There is also another problem – dashes represented by multiple hyphens. The first one will be made a dash, but the following ones (since there is no preceding space) will become hyphens. The standard ligatures for dashes will not be used. Maybe the macro could detect following hyphens, but ‘simple’ solutions like \@ifnextchar used for optional parameters will not work, since the hyphen is a complicated macro instead of a character. Changing catcodes (e.g. redefining the hyphen to a character) will not work with texts changing catcodes. The first hyphen could set a conditional to ignore following ones, but it would be difficult to change it to not ignore hyphens in the next dash. The rest is probably more difficult that these solutions. Therefore only a single hyphen may be used with this package as a dash. The macros \textendash and \textemdash may be used instead of multiple hyphens to make a dash character.

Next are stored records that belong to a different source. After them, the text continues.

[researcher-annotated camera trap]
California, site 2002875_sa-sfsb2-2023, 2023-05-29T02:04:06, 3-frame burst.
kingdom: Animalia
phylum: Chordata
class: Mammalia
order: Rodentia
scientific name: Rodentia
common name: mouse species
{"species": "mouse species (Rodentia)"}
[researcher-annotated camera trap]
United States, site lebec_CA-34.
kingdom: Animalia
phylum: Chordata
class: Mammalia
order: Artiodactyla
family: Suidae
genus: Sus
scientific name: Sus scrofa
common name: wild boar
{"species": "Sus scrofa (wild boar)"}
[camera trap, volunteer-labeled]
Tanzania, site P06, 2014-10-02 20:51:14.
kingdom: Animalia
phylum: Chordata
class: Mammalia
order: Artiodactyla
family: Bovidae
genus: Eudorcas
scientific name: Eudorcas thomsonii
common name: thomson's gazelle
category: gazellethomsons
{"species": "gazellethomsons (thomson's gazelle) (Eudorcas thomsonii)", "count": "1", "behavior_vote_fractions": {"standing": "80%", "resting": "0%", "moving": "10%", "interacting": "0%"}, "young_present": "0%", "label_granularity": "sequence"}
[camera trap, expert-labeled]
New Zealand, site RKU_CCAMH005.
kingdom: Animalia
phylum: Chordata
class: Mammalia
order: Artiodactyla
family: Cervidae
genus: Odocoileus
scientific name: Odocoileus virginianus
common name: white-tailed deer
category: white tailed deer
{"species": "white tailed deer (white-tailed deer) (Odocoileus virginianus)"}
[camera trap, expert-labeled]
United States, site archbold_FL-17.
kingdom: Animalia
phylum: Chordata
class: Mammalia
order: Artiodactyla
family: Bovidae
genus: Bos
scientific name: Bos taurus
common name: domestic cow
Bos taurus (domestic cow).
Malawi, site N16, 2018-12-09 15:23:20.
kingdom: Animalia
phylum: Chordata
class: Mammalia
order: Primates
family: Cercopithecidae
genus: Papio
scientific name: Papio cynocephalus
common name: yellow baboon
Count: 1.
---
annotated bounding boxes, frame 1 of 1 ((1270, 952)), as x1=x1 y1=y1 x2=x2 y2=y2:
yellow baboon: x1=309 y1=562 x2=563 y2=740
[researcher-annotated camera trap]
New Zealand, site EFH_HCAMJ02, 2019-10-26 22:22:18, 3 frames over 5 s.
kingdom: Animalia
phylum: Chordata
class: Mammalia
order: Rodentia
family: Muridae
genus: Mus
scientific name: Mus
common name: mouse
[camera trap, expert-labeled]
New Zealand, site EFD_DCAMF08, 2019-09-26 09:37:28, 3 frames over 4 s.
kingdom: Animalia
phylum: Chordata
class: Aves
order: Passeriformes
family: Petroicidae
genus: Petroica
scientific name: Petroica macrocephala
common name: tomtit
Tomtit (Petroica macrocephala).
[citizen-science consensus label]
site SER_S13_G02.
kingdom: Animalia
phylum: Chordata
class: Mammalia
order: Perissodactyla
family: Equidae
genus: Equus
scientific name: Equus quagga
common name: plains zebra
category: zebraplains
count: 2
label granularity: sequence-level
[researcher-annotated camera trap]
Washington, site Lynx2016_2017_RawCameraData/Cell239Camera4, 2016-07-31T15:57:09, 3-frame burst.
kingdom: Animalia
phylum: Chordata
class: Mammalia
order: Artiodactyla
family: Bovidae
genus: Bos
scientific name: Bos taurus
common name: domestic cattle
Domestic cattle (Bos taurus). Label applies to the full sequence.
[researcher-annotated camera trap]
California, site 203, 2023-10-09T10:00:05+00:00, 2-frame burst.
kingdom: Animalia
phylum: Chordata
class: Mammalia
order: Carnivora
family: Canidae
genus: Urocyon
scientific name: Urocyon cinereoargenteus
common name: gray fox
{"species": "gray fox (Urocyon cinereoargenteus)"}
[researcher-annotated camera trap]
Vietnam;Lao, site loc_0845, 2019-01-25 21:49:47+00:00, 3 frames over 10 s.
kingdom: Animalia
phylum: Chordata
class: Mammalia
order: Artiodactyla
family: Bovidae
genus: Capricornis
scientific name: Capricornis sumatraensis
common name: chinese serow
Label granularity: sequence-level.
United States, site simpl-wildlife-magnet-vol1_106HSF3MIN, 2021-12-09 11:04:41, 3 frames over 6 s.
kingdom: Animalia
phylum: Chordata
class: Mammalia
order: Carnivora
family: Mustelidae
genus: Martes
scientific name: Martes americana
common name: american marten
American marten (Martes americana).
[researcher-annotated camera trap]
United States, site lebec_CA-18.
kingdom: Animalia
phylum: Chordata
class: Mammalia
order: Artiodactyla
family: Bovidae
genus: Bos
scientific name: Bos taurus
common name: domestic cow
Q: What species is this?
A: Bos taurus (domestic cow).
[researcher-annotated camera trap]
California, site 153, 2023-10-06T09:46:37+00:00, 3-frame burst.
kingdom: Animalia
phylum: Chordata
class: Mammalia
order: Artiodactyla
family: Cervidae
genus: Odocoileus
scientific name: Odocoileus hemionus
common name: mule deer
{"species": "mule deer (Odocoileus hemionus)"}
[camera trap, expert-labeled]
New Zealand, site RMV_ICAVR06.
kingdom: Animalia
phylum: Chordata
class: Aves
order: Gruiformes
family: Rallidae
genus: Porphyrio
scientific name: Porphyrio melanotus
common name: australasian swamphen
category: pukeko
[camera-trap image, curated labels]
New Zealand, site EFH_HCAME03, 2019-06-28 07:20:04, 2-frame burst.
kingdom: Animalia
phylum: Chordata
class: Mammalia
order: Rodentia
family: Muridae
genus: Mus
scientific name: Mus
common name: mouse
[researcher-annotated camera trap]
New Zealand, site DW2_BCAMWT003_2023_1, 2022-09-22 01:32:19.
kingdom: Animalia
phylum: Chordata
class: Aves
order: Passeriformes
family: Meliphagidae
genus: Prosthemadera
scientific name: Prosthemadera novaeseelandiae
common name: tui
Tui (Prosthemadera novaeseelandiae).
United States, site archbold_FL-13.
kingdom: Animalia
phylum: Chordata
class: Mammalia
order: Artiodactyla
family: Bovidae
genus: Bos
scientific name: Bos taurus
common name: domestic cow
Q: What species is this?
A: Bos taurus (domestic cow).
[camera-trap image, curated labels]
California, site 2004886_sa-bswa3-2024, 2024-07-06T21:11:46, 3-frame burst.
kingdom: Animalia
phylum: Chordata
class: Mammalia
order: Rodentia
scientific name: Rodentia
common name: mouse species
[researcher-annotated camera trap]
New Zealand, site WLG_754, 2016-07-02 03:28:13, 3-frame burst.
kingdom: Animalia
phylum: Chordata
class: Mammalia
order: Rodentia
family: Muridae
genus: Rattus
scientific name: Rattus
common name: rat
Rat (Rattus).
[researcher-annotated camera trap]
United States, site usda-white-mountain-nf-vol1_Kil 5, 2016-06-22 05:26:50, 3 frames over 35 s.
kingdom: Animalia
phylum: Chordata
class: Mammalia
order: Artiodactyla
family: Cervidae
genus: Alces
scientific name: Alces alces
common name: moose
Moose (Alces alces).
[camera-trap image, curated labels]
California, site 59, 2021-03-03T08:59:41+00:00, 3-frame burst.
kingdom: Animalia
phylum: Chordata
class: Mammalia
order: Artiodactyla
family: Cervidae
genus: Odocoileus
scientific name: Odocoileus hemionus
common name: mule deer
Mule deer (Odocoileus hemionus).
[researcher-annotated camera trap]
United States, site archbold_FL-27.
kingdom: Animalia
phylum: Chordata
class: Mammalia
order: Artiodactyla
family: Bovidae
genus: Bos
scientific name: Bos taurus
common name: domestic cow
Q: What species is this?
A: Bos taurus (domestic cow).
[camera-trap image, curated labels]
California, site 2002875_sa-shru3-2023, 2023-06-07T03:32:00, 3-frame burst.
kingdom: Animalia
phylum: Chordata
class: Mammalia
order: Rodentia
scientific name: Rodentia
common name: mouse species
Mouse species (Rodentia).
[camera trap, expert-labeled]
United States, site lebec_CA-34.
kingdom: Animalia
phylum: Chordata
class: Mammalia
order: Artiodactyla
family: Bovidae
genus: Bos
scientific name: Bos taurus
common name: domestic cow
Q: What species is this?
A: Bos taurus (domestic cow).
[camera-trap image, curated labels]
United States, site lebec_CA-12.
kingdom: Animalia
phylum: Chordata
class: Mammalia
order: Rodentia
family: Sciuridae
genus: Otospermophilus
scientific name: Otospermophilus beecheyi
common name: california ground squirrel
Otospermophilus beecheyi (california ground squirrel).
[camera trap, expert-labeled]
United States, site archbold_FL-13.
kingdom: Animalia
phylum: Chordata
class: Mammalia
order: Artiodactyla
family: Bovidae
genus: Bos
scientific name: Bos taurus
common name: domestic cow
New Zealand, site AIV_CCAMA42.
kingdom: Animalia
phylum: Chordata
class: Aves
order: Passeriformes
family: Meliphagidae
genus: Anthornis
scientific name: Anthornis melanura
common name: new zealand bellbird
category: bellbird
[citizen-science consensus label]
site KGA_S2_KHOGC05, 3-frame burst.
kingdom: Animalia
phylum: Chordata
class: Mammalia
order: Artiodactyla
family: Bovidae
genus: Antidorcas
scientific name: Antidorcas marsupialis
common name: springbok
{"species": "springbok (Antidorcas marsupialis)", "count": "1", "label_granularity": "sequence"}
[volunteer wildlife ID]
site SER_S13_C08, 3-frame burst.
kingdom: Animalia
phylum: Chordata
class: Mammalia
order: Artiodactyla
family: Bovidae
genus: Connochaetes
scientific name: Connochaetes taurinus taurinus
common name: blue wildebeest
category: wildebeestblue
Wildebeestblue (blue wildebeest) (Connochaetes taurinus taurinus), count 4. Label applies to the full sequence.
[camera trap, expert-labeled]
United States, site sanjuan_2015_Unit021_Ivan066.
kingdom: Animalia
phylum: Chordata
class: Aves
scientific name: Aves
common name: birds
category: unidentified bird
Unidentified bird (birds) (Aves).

Another problem are hyphens used as minuses for numbers interpreted by TeX. For example, \hspace{-1em} will produce strange results and two error messages. In my opinion the only solutions to this are to not use a hyphen in arguments of such commands (e.g. by using the \hyphen macro or by putting all such things into the preamble), or to redefine each primitive TeX command to change the macro making dashes and hyphens (probably it is impossible to detect where such changes should be made). It is obvious why the first solution is used in the package.
This package uses also an example document as an automatic test to find regressions in future versions (I’ve written previously about this in other packages for dashes and quotes). From the example I learned about most of the limitations of this package described here.